> _To-do item_
Pick up the forum question about finding sqlglot documentation for expression node arguments and keep writing it from its last line.

> _Selected text_
------
Using the Python library sqlglot, where can I find documentation that explains:
- Which attributes I should expect to find on which expression nodes types (which arg types does Join, Table, Select, etc. have?)
- What overall structure I should expect the AST to have for various kinds of SQL statements? (e.g. that a Select has a "joins" child, which in turn has a list of tables) And what "arg" name do I use to access each of these?
For example, what documentation could I look at to know that code like below (from here) will find the names of table within the joins? How would I know to request "joins" from node.args? What does "this" refer to?
node = sqlglot.parse_one(sql)
for join in node.args["joins"]:
table = join.find(exp.Table).text("this")
------
> _Raw data_
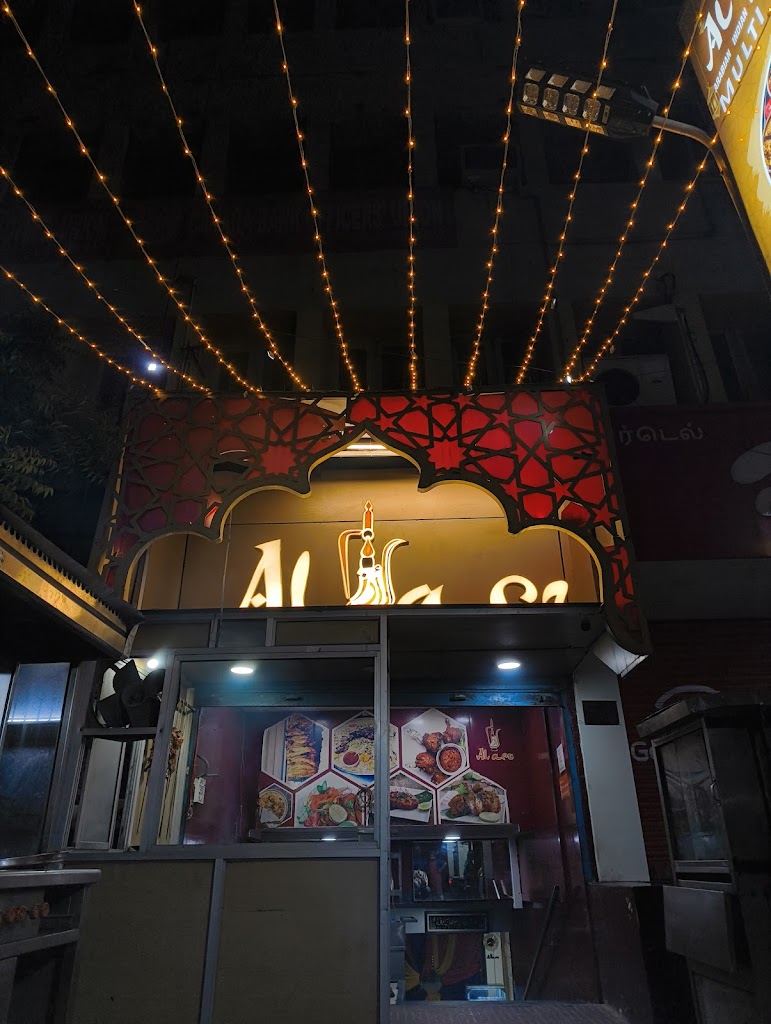Al Arz Restaurant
------
> _Result for this exercise_
My use case is to parse a bunch of Hive SQL scripts in order to find FROM, INSERT, ADD/DROP TABLE statements/clauses within the scripts, for analyzing which statements interact with which tables. So I am using sqlglot as a general-purpose SQL parser/AST, rather than as a SQL translator.
I have generated a copy of the pdocs locally, but it only tells me which Python API methods are available on the Expression nodes. It does not seem to answer the questions above, unless I am looking in the wrong place.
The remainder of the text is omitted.